Stored entries:
——
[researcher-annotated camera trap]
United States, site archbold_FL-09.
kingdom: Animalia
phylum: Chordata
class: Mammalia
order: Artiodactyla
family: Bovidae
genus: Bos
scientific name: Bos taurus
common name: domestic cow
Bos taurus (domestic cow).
——
## What this task involves
Each line above must be printed exactly as it appears.

## Final answer
[researcher-annotated camera trap]
United States, site archbold_FL-09.
kingdom: Animalia
phylum: Chordata
class: Mammalia
order: Artiodactyla
family: Bovidae
genus: Bos
scientific name: Bos taurus
common name: domestic cow
Bos taurus (domestic cow).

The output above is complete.